An aerial view showing St. Eloi Church (1494) at center and the museum (built as a convent in 1616) at the upper right. These are the only buildings still standing from the time of our ancestors. The Hasbrouck family private entrance to the church was just below and to the left of the second window from the left. The door frame is still there (barely visible in this photo), topped with a family coat-of-arms (but not the one we use).

Translation of an extract from a 1994 French genealogical magazine article: "The first Hasebroucks were from the town of this name between Bailleul and Cassel (France North, see map below). They may have been in the 12th century the masters of what was then only a little village reclaimed from marshes (brouck).
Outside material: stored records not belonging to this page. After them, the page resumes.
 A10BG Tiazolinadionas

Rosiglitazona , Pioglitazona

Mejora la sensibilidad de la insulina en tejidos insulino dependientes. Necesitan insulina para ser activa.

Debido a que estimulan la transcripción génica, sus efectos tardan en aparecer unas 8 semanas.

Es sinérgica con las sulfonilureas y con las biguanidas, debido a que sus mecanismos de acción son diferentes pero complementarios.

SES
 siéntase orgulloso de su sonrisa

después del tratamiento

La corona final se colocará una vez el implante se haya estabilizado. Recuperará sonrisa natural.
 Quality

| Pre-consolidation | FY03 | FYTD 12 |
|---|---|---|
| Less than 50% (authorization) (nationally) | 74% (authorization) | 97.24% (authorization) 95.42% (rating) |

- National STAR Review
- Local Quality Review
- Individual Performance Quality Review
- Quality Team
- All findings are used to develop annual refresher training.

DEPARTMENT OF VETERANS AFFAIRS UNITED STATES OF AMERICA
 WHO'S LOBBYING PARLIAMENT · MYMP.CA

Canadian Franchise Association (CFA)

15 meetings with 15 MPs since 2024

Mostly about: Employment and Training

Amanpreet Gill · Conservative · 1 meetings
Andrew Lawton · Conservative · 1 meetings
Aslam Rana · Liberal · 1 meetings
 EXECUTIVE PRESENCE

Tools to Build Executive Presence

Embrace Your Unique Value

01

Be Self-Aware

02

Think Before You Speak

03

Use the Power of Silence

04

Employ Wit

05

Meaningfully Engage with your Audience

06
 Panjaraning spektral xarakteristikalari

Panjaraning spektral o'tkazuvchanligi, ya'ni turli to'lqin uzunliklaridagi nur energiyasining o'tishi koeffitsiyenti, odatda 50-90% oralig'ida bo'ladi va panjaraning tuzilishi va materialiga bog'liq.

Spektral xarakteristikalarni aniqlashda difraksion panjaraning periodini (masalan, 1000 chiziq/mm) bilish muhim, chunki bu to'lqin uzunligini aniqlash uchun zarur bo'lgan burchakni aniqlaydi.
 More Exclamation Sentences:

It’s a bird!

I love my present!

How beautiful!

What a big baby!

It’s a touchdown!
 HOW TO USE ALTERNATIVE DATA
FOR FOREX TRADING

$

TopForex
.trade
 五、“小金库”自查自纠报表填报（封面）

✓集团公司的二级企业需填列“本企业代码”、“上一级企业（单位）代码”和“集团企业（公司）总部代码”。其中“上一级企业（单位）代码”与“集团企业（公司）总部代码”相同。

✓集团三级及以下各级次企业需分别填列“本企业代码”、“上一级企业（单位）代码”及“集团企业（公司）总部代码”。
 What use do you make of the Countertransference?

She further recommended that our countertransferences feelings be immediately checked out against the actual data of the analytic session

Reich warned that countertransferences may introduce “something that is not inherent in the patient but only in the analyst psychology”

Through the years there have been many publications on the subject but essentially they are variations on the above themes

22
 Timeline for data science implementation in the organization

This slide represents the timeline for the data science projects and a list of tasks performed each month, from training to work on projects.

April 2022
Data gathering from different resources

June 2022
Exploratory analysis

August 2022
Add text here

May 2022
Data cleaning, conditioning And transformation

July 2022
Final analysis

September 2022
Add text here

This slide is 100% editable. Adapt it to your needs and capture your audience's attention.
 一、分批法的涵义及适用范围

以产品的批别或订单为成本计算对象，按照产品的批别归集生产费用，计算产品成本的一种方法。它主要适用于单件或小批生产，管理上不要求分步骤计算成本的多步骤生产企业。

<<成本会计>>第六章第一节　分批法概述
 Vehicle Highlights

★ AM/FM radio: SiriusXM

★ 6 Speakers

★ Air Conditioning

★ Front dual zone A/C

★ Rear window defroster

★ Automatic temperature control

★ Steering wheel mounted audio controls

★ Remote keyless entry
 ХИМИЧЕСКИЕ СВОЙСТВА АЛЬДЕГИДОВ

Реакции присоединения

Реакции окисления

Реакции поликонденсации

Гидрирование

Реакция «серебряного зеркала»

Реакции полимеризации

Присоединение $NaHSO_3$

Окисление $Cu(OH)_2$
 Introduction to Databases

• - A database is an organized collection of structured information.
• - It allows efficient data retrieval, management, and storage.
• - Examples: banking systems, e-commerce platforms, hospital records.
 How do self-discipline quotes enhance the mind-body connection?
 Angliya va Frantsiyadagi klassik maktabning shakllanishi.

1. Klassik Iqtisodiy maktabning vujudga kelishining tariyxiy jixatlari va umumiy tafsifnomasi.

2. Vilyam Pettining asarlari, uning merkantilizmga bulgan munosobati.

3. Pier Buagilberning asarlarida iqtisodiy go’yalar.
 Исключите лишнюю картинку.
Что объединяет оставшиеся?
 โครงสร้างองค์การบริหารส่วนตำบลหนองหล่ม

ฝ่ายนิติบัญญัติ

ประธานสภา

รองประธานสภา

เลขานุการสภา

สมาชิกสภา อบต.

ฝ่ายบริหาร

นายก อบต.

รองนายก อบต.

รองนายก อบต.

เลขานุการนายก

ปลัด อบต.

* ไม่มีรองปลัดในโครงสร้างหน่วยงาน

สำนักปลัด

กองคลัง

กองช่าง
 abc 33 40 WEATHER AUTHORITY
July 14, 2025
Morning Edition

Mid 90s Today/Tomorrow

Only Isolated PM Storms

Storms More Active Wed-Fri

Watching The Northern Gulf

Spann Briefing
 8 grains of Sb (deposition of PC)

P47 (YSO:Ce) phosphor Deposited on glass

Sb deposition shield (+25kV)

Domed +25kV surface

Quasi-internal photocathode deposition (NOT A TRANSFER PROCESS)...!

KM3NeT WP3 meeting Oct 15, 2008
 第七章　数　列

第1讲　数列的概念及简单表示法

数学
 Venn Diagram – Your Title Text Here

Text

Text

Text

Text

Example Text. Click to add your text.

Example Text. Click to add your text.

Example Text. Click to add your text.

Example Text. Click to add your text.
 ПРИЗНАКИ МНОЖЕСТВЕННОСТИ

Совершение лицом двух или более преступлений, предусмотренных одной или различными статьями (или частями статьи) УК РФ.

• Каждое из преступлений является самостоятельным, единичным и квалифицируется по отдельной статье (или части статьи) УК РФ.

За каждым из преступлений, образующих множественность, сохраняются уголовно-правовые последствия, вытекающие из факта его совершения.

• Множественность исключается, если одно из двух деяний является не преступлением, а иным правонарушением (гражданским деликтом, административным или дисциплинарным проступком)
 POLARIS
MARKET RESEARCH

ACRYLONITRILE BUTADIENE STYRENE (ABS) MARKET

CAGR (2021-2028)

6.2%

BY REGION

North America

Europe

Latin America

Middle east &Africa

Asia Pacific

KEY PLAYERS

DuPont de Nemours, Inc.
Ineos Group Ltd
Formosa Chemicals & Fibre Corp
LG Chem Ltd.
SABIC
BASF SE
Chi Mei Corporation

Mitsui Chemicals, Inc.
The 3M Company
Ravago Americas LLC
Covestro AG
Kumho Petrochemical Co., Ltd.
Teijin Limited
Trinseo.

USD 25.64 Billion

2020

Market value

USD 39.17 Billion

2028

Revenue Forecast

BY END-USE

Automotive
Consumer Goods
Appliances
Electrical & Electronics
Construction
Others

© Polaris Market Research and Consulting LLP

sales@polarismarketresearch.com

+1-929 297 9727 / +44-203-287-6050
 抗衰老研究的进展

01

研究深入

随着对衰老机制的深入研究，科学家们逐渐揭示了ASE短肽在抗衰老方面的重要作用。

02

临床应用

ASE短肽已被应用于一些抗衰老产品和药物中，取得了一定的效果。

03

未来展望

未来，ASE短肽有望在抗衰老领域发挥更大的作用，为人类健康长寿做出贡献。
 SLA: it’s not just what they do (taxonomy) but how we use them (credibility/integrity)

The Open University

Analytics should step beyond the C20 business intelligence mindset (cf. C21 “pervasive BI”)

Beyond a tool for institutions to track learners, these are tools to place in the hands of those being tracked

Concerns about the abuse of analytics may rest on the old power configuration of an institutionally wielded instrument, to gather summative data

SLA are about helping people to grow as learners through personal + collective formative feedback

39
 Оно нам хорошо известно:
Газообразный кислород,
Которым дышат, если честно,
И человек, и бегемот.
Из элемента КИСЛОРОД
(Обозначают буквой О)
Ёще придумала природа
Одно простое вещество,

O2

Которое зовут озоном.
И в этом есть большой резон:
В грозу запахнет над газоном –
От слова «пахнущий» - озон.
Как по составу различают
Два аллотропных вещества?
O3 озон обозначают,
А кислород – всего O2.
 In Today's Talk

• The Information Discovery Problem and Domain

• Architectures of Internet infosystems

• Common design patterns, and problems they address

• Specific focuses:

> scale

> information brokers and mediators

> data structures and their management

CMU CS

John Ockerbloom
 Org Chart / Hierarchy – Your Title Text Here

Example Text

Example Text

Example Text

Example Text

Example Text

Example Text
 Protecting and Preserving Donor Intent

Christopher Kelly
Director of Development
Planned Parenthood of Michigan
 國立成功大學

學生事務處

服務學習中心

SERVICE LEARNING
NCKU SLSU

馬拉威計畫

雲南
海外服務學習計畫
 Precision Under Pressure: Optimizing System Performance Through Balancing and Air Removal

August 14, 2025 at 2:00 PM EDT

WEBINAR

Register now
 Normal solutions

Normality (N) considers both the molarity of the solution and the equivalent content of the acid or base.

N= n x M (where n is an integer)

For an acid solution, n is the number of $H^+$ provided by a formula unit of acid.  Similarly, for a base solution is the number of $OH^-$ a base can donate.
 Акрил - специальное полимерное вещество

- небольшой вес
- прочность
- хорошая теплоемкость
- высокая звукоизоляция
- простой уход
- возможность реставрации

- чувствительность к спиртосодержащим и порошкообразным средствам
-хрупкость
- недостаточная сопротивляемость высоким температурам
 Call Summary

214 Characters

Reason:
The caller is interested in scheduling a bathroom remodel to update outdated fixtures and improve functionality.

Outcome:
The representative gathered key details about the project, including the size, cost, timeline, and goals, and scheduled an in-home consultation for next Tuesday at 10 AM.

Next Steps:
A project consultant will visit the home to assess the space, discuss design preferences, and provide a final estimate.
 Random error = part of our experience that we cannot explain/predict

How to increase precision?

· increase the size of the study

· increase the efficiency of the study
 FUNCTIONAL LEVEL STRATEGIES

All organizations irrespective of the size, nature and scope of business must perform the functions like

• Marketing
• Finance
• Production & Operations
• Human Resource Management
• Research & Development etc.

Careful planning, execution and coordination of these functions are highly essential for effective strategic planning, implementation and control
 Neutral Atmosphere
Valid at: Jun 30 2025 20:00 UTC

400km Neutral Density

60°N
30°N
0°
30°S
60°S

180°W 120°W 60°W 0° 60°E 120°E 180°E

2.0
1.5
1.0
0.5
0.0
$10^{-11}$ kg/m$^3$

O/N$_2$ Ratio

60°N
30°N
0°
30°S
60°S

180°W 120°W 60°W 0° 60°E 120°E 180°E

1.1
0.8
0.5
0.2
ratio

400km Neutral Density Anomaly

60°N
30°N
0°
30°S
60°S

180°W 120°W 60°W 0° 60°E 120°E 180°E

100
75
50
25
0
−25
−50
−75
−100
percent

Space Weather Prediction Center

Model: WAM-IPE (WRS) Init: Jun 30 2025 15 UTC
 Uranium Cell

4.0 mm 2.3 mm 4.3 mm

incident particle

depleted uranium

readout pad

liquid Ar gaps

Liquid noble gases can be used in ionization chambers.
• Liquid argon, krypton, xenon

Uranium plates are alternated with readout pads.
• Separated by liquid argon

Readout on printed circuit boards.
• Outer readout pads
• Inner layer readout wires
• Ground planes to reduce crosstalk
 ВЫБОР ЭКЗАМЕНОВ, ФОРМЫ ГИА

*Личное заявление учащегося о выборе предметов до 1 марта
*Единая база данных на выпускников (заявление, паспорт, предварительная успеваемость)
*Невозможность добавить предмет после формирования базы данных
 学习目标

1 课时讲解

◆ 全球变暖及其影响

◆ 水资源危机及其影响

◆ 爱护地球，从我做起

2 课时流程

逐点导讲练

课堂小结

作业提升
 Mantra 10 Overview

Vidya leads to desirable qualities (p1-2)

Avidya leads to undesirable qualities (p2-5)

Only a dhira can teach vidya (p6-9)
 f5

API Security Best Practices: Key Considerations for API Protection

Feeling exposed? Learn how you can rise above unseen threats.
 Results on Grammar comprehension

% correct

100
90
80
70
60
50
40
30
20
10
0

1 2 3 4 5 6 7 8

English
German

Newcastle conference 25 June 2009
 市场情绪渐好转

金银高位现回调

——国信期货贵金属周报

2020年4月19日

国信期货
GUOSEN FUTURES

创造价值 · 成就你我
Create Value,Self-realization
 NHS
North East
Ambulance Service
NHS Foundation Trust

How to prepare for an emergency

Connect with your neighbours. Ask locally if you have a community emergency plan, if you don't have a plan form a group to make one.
In any case they certainly owned as of a very remote time the two most important lordships of this said location: Kerkhove, so called, significantly, “Hazebrouck”, and Hoflande, which originally belonged to it."

The historian Karel De Flou cites many de or van Hasebroucks beginning with Gilles de Hasebroch, senechal of Boulonnais around 1100. However, we must distinguish in this list the members of the lord’s family from those who had the name because they came from the above-mentioned town or from Assebroeck, Belgium, (near Bruges).


Adding to the lack of clarity of the source of the family name, several d’Hazebrouck families may have existed over time. Finally, the problem gets still more complicated when we learn that the Hauweel family had similar coats-of-arms to those of Hazebrouck and possessed land at the same location. Did they succeed the Hazebroucks, were they allied to them or were they related; was it the same lineage with multiple branches under two different names? (We still don’t know.)


1914 Model of St. Eloi Church, Hazebrouck, France. The tower lost its steeple to German artillery fire in 1940. It was finally replaced in 1994.


The Territory of our European Ancestors


The Town of Hazebrouck is in the middle, and Calais (the home of Jean and Abraham was in this area) is at the upper left, 40 miles away. The Belgian border is the dotted line with flags.


Recent genealogical research, in an effort to identify the names and locations of the parents of Jean and Abraham, has found that there are no Hasbrouck's now living in Hazebrouck. Further, research in the city and region of Calais did not produce the parents' names. In the Diary of Abraham Hasbrouck, Calais was named as the hometown for the parents. So, the mystery continues.